This article is an on-site version of the Disrupt Times newsletter. Sign up here to get our newsletter sent straight to your inbox three times a week
The most important news of the day
German Defense Minister Christine Lambrecht has resigned after a series of gaffes, raising new uncertainty about the country’s response to Russia’s invasion of Ukraine.
Chinese authorities have granted Didi Group permission to sign up for new customers, signaling that Beijing’s crackdown on the internet giants is coming to an end as it tries to revive economic growth.
US drugmakers AbbVie and Eli Lilly have become the first big pharma group to pull out of a pricing agreement with the UK after a sharp rise in tax on branded medicines.
For the latest news, visit live blog
Marks & Spencer’s announcement this morning of 20 new stores is a vote of confidence on Britain’s embattled streets after blows during the pandemic.
The £480m investment, which will create 3,400 new jobs, makes the brick-and-mortar locations an important part of the company’s future and “a competitive advantage for how customers want to shop today”. M&S will accelerate plans to close legacy stores and increase the number of food courts, as well as expand digital and click-and-collect services.
The news comes amid better-than-expected results from the country’s major retail chains in the crucial fourth-quarter trading period, which showed the country’s shoppers returning to the high streets despite rising prices and the pressures of the cost-of-living crisis.
Then, JD Sports and B&M upgraded earnings forecasts after a successful Christmas, while M&S reported its largest apparel market share in eight years as well as improved sales in its food division.
Grocer King’s Fortnum & Mason added to positive comments from the retail sector by announcing today that it has returned to profit.

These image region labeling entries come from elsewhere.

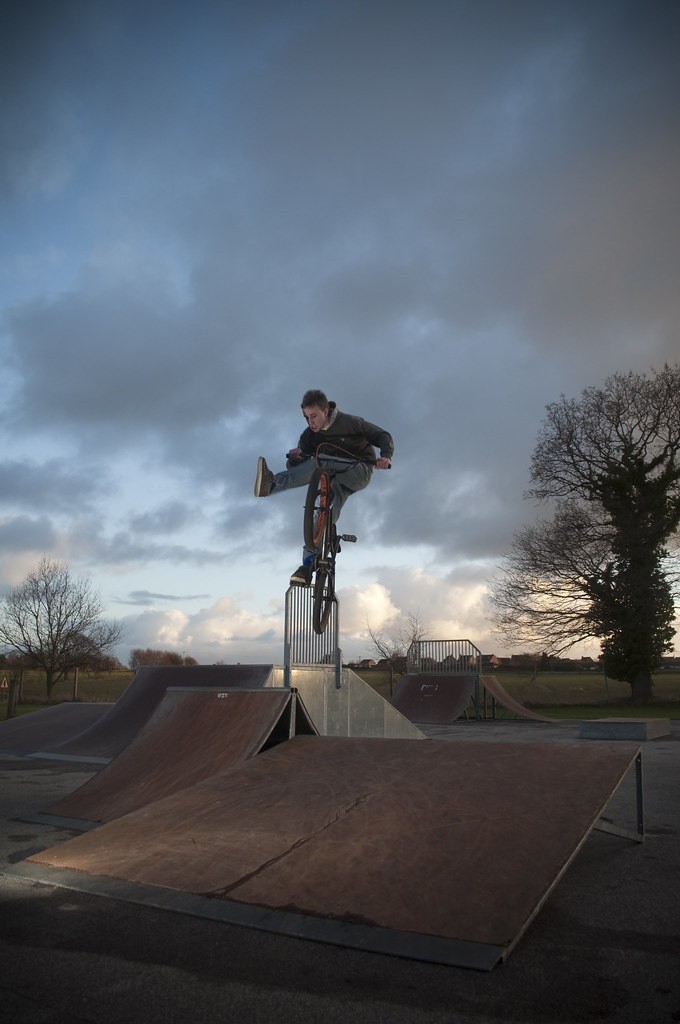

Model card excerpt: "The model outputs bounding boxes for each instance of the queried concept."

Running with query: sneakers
[289,567,309,584]
[254,457,276,497]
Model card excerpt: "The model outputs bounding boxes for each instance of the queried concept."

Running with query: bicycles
[286,441,393,635]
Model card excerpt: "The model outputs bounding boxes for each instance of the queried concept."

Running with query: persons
[253,391,396,584]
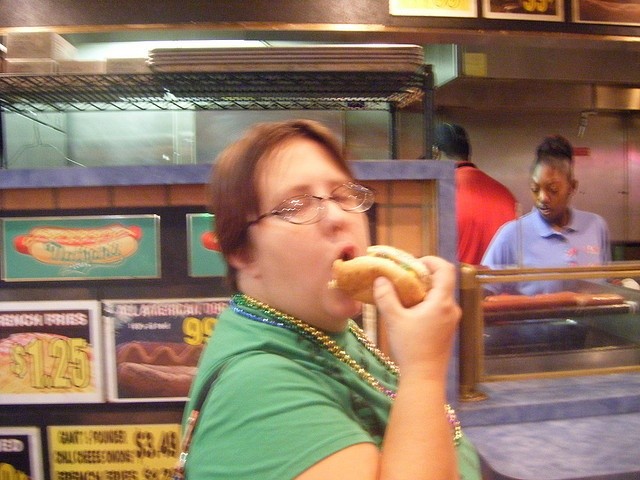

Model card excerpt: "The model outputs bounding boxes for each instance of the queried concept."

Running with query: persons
[479,133,611,340]
[179,117,481,480]
[431,122,517,268]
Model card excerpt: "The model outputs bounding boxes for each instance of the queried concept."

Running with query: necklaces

Fortnum said it is also likely to benefit from launching a range of merchandise ahead of King Charles’ coronation, which it expects will be popular with international shoppers.
Channel shift [back to stores] “It’s been beneficial for the biggest retailers,” said Lisa Hooker, head of UK consumer markets at PricewaterhouseCoopers. “The share of online sales is now well ahead of where it likely would have been if Covid had never happened.” Store sales also generally mean higher profit margins than online because the cost of “last mile” transportation is borne by the customer and store operating costs are largely fixed.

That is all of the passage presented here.